--- Start Text excerpt ---

Exchange Migration Knowledge BaseCategory: Mailbox Migration QuestionsWhat is a likely expectation of speed of a migration with Priasoft’s tools?
Anonymous asked 11 years ago

We have what we feel is a fairly large environment and want to know what to expect or for what we can plan with regards to speed.  We have about 2TB of data across approximately 1800 mailboxes.
We’ve seen quite a range of other suggestions of speed from other vendors and from Microsoft as well – 10GB a day, gigabytes per hour, etc.  Where does Priasoft typically fall with regards to such metrics?

1 Answers
Eriq VanBibber Staff answered 8 years ago

This is a fairly common question, but one that does not often have a simple answer.
It may help if some fundamentals about how Priasoft processes data first before offering any ideas on performance.

--- End Text excerpt ---
--- Start Dataset excerpt ---

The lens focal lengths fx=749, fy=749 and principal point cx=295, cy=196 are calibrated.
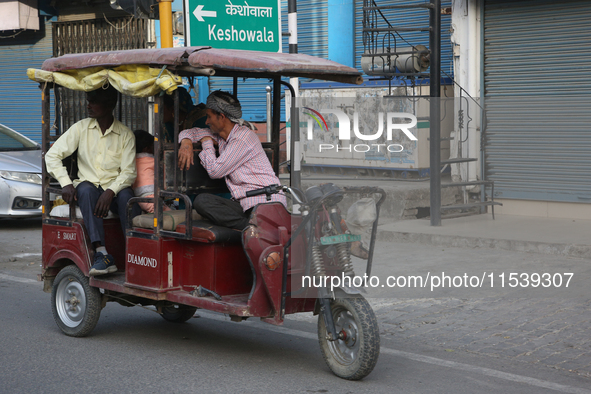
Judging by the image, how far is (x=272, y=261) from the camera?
4613mm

--- End Dataset excerpt ---

▶ [Set task 1]
Reproduce the passage of the migration speed thread from "We’ve seen quite" up to and including "a simple answer.".
▶ [Set task 2]
According to the migration speed thread, about how many mailboxes does the asker's environment contain?

▶ [Exercise answer 1]
We’ve seen quite a range of other suggestions of speed from other vendors and from Microsoft as well – 10GB a day, gigabytes per hour, etc.  Where does Priasoft typically fall with regards to such metrics?

1 Answers
Eriq VanBibber Staff answered 8 years ago

This is a fairly common question, but one that does not often have a simple answer.

▶ [Exercise answer 2]
Approximately 1800 mailboxes.